Will look at zip code to see if the numbers are similar to WBEZ's for 2009-2015 by zip code
In [8]:
flood_comm_top = flood_comm_sum.sort_values(by='Count Calls', ascending=False)[:20]
flood_comm_top.plot(kind='bar',x='Community Area',y='Count Calls')
Out[8]:
In [9]:
# WBEZ zip data
wbez_zip = pd.read_csv('wbez_flood_311_zip.csv')
wbez_zip_top = wbez_zip.sort_values(by='number_of_311_calls',ascending=False)[:20]
wbez_zip_top.plot(kind='bar',x='zip_code',y='number_of_311_calls')
Out[9]:
In [12]:
flood_zip_df = pd.read_csv('311_data/flood_calls_311_zip.csv')
flood_zip_df['Created Date'] = pd.to_datetime(flood_zip_df['Created Date'])
flood_zip_df = flood_zip_df.set_index(pd.DatetimeIndex(flood_zip_df['Created Date']))
# Setting to same time frame as WBEZ
flood_zip_df = flood_zip_df['2009-01-01':'2015-12-30']
flood_zip_df = flood_zip_df[flood_zip_df.columns.values[1:]]
flood_zip_stack = pd.DataFrame(flood_zip_df.stack()).reset_index()
flood_zip_stack = flood_zip_stack.rename(columns={'level_0':'Created Date','level_1':'Zip Code',0:'Count Calls'})
flood_zip_sum = flood_zip_stack.groupby(['Zip Code'])['Count Calls'].sum()
flood_zip_sum = flood_zip_sum.reset_index()
flood_zip_sum.head()
Out[12]:
In [13]:
flood_zip_top = flood_zip_sum.sort_values(by='Count Calls', ascending=False)[:20]
flood_zip_top.plot(kind='bar',x='Zip Code',y='Count Calls')
Out[13]:
To make sure that the data is at least similar, plotting out both next to each other, and they seem to match up overall with some slight differences. Given that it relatively ensures we're working with the same data, we can plot out the same patterns by neighborhood and see if Austin is still overlooked (given that it is in the zip code breakdown)
Data mostly matches up, can see it on map on Gross Gatherings article
In [16]:
fig, axs = plt.subplots(1,2)
plt.rcParams["figure.figsize"] = [15, 5]
wbez_zip_top.plot(title='WBEZ Data', ax=axs[0], kind='bar',x='zip_code',y='number_of_311_calls')
flood_zip_top.plot(title='FOIA Data', ax=axs[1], kind='bar',x='Zip Code',y='Count Calls')
Out[16]:
In [17]:
flood_comm_time = flood_comm_stack_df.copy()

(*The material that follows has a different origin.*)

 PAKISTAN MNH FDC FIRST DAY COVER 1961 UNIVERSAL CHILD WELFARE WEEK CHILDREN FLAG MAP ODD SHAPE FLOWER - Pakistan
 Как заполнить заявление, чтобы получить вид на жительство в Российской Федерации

flood_comm_time['Date'] = pd.to_datetime(flood_comm_time['Date'])
flood_comm_time = flood_comm_time.set_index(pd.DatetimeIndex(flood_comm_time['Date']))

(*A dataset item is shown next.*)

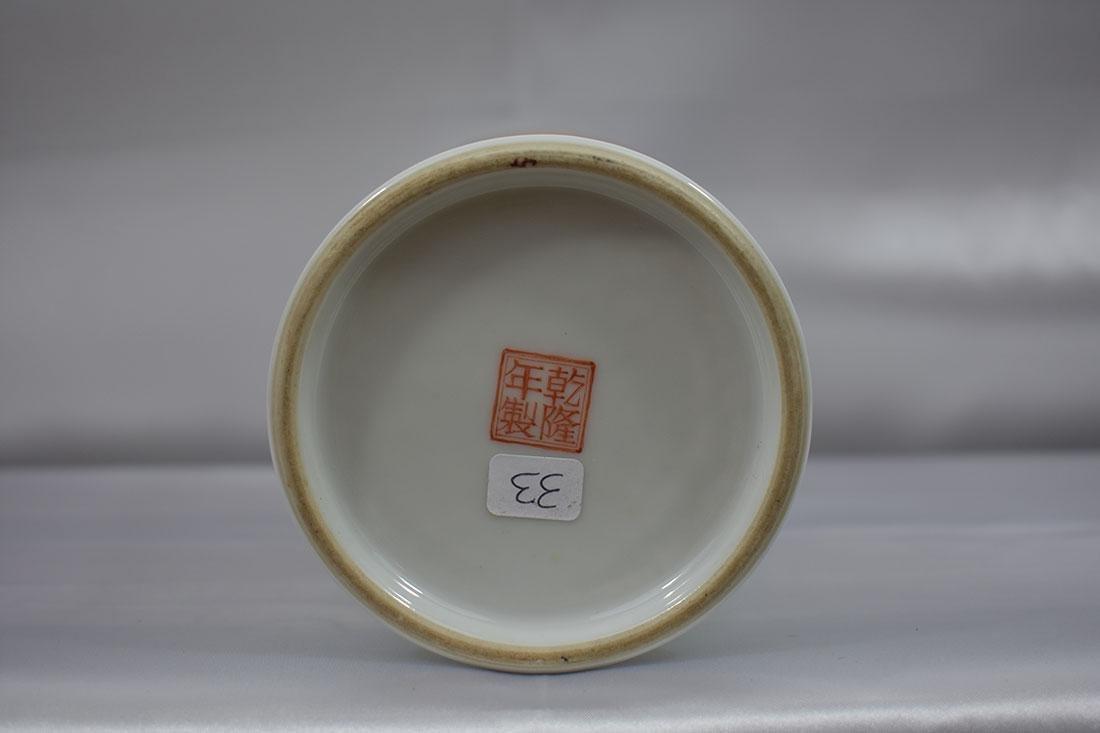 Chinese Famille Rose Vase w/Marks 20C - 7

flood_comm_time = flood_comm_time['2009-01-01':'2015-12-30']
flood_comm_time_sum = flood_comm_time.groupby(['Community Area'])['Count Calls'].sum()
flood_comm_time_sum = flood_comm_time_sum.reset_index()
flood_comm_time_sum.head()
Out[17]:
Looking at the period WBEZ reviewed calls for, it's clear that zip codes are missing a large part of the picture. In reality, Austin is far and away the community area with the most floods, not necessarily Chatham. While many areas seem to have significant problems with flooding, using zip codes as a proxy for neighborhoods in this case loses some of the concentration.
In [18]:
flood_comm_time_top = flood_comm_time_sum.sort_values(by='Count Calls', ascending=False)[:20]
flood_comm_time_top.plot(kind='bar',x='Community Area',y='Count Calls')
Out[18]:
In [ ]: